Last Tuesday, when Americans headed to the polls, one demographic was visibly absent. Only about 20 percent of people under the age of 30 voted in the Nov. 2 midterm election, according to a Nov. 4 Daily article. While midterm elections usually post lower turnout than presidential elections, these numbers are distressingly low, especially considering the governmental change that resulted from this election and the impact that change will have on students. With important issues and positions on the ballot, it’s imperative that students show up at the polls for each and every election.
In Ann Arbor, only about 21 percent of voters in areas that house large numbers of students turned out for Tuesday’s election, according to the Daily article. In 2008, 55 percent of people under the age of 30 voted nationwide. Student-filled districts in Ann Arbor posted a slightly lower rate of 45 percent. The 2006 midterm election saw a 23-percent turnout among young people nationwide — three percent higher than national turnout this year.
Democracy only works when citizens voice their opinions and concerns by voting. Votes hold elected officials accountable for their actions: When they fail to accurately represent their constituents, voters can remove them from office. But if students choose not to cast a ballot, elected officials have no incentive to represent their interests. And if only 20 percent of young people vote in an election, government officials remain uninterested in pushing for causes like increased funding for higher education.

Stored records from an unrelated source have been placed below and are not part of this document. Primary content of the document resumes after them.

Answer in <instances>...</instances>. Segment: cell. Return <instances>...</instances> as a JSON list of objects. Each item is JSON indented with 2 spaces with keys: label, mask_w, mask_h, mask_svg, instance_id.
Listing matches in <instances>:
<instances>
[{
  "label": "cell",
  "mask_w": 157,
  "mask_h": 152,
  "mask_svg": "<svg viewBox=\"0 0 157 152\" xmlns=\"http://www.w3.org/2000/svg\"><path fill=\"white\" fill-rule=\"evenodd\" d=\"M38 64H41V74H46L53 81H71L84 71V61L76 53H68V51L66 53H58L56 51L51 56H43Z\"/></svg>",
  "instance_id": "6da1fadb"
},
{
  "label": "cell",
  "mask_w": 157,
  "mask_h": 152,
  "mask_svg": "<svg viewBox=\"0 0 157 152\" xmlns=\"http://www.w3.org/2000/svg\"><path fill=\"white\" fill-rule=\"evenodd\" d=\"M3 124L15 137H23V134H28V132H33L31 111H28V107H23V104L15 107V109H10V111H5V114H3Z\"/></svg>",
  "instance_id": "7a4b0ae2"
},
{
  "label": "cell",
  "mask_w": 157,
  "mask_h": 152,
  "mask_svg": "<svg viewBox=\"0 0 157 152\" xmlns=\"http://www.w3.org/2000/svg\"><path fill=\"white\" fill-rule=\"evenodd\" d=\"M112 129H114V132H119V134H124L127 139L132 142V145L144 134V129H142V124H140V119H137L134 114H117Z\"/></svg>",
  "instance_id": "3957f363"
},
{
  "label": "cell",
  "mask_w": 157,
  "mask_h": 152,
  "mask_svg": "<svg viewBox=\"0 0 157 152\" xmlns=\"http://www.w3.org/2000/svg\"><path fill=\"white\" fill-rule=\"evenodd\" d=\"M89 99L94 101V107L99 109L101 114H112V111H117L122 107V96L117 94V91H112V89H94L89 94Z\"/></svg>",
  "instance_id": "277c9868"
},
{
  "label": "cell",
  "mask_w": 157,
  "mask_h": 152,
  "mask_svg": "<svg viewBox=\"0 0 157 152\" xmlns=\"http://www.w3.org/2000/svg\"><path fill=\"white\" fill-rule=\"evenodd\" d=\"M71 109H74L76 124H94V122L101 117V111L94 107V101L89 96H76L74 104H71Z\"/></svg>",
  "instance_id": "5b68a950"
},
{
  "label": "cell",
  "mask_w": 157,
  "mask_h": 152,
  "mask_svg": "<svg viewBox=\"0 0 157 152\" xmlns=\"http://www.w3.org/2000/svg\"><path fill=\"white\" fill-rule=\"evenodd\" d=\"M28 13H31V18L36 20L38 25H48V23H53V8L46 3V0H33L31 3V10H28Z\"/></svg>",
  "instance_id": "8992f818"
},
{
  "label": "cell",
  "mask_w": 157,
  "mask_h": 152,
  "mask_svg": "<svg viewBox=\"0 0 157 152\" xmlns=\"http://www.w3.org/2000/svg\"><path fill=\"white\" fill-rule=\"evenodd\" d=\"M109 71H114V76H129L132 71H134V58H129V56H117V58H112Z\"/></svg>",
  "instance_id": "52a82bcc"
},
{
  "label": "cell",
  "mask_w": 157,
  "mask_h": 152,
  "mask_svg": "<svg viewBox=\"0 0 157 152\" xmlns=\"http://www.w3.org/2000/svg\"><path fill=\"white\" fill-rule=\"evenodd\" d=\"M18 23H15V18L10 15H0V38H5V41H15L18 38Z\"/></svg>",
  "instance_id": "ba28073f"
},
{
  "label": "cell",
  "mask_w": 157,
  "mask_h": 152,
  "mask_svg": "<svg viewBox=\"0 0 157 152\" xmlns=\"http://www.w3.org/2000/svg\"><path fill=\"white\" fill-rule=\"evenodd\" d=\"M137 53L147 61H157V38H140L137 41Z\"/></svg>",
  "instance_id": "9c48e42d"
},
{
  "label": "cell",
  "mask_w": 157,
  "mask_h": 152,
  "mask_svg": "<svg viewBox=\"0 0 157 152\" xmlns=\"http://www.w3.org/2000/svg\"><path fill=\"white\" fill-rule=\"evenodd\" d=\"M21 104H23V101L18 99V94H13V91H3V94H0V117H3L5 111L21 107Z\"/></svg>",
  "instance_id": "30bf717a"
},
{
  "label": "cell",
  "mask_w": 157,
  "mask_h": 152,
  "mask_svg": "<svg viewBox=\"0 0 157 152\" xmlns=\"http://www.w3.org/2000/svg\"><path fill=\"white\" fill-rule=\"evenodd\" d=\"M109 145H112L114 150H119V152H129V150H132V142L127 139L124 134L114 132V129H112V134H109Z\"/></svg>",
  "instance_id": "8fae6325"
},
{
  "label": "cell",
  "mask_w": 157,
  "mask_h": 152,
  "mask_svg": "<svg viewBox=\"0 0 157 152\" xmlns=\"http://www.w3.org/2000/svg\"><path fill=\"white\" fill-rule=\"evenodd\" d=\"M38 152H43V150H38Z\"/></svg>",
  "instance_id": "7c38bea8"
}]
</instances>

This election in particular was a big opportunity for students to make their voices heard, even though it didn’t focus on an individual quite as charismatic as President Barack Obama. Michigan elected a new governor and Republicans took the U.S. House of Representatives and both houses of the Michigan legislature. The two incumbent University regents up for re-election — both of whom have done little in their terms to stop tuition increases — remain in office. Without student votes to hold these officials accountable for their decisions, they will continue to ignore what students need and want.
All elections are important. Issues addressed at all levels of government will always affect students’ lives. From the governor’s stance on the Michigan Promise Scholarship and to Ann Arbor Mayor John Hieftje’s plans for the proposed Fuller Road Transportation Center, students feel the impact of governmental decisions in their everyday lives. And the onus is on students to make sure their opinion is being heard.
There are a lot of excuses for why students don’t vote — they don’t know about the issues, don’t know where to vote or haven’t bothered to register, don’t have the time to vote between classes, etc. But students have to overcome apathy to affect change. Regardless of the hassle of going to the polls or sending in an absentee ballot, students need to take the time to educate themselves about candidates and issues and vote.
Voting isn’t just a right: it’s also a responsibility. And until students step up, their interests won’t be adequately represented.